▸ **Material for this task**
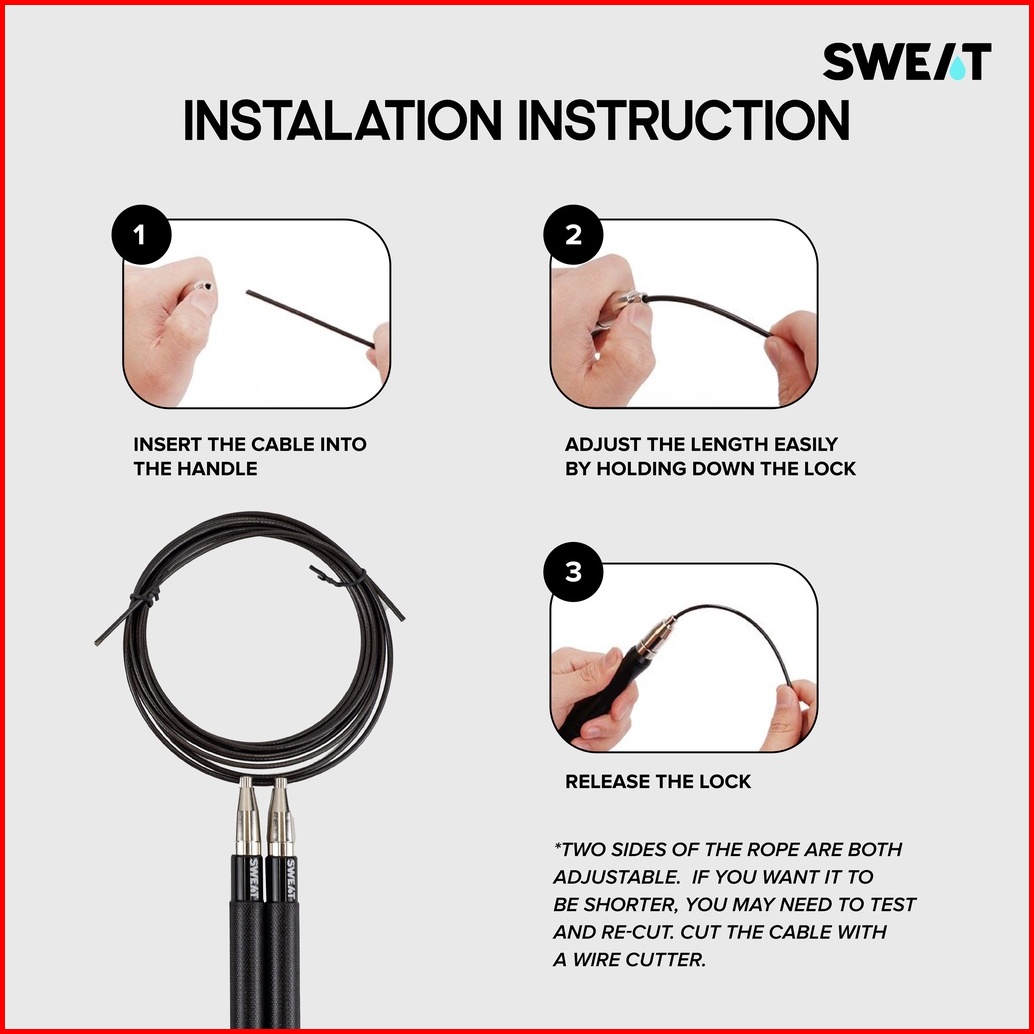 SWEAT

INSTALATION INSTRUCTION

1

INSERT THE CABLE INTO THE HANDLE

2

ADJUST THE LENGTH EASILY BY HOLDING DOWN THE LOCK

3

RELEASE THE LOCK

SWEAT SWEAT

*TWO SIDES OF THE ROPE ARE BOTH ADJUSTABLE. IF YOU WANT IT TO BE SHORTER, YOU MAY NEED TO TEST AND RE-CUT. CUT THE CABLE WITH A WIRE CUTTER.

▸ **Requirement**
A word-for-word copy of the listing is needed. It must not include the pictures.

▸ **Exercise output**
 SWEAT

INSTALATION INSTRUCTION

1

INSERT THE CABLE INTO THE HANDLE

2

ADJUST THE LENGTH EASILY BY HOLDING DOWN THE LOCK

3

RELEASE THE LOCK

SWEAT SWEAT

*TWO SIDES OF THE ROPE ARE BOTH ADJUSTABLE. IF YOU WANT IT TO BE SHORTER, YOU MAY NEED TO TEST AND RE-CUT. CUT THE CABLE WITH A WIRE CUTTER.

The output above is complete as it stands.